Ein syrischer Flüchtling hat ein Jahr lang eigenständig Deutsch gelernt und will nun die Prüfung ablegen – wurde in Wismar aber abgewiesen.
Er möchte Deutsch lernen und die Prüfung ablegen, um arbeiten zu dürfen. Mahmoud Ismail, ein 31-jähriger Syrer, will niemandem auf der Tasche liegen, auch dem Staat nicht, sondern selbst für sich sorgen.

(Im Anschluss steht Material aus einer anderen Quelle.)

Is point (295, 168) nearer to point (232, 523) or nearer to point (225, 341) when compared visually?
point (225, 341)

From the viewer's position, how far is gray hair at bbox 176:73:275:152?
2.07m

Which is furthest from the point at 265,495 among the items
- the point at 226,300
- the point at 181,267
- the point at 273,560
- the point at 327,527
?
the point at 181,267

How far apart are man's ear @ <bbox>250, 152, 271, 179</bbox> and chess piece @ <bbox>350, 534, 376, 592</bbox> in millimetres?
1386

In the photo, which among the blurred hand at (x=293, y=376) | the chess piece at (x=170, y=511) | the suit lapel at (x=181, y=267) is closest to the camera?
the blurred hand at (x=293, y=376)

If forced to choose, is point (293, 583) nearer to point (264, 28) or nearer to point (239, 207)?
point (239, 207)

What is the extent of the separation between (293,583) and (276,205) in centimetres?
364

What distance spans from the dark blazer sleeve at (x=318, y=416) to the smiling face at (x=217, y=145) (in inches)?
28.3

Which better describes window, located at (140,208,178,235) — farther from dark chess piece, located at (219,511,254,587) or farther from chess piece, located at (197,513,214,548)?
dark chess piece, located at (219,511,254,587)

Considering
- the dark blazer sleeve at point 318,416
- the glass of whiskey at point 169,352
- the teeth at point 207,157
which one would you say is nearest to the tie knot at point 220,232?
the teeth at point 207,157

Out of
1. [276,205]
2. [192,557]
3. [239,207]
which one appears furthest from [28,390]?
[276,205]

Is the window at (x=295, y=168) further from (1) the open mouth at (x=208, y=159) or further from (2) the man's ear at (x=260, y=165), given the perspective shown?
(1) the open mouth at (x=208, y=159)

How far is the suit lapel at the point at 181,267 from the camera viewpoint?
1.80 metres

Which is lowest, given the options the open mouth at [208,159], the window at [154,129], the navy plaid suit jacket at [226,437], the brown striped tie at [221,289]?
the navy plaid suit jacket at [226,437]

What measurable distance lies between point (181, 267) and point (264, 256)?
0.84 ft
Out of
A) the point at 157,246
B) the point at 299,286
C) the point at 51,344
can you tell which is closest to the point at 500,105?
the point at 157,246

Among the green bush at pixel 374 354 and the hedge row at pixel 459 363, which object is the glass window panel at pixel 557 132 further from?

Der Krieg hat ihn aus dem Heimatland vertrieben. Seine Familie existiert nicht mehr. Mahmoud Ismail hat in Aleppo gelebt, in der Stadt, aus der das Fernsehen beinahe täglich Schreckensbilder sendet. Der Vater sei vor fünf Jahren an Krebs gestorben, die Mutter und alle sieben Geschwister bei einem Flugzeugangriff. Eine einzige Bombe löschte auf einen Schlag die acht Menschenleben aus, die Familie des jungen Mannes.
Er floh 2014 auf dem Landweg in die Türkei, hielt sich über anderthalb Jahre in Istanbul auf, lernte schon dort die einheimische Sprache, entschied sich dann aber für den Weg nach Deutschland. Der führte von der Türkei durch Griechenland, Mazedonien, Serbien, Ungarn, Kroatien und Österreich. Seit Ende September 2015 und damit genau ein Jahr befindet sich der Flüchtling in Deutschland. Über das Erstaufnahmelager Horst bei Boizenburg, einen Monat in Mühlengeez, dann Stove und Groß Stieten gelangte er nach Wismar und lebt dort in einer Wohngemeinschaft.
Deutsch lernen wollte Ismail von Anfang an und geht dabei sehr kreativ vor, besorgt sich Schriftliches, nutzt das Internet, fertigt sich selbst Lernblätter an und tapeziert damit Wände oder Schrank. „Er macht sich wirklich Mühe, das ist Wahnsinn“, sagt Birgit Deckert aus Warin. Sie hat als Sozialassistentin im Flüchtlingsheim Groß Stieten gearbeitet und macht nach dem Auslaufen dieser Anstellung ehrenamtlich weiter, „als sinnvolle Beschäftigung und weil einige Flüchtlinge gute Freunde geworden sind“. So wie Mahmoud Ismail oder ein Ehepaar ebenfalls in Wismar – sie aus dem Libanon und er aus Syrien.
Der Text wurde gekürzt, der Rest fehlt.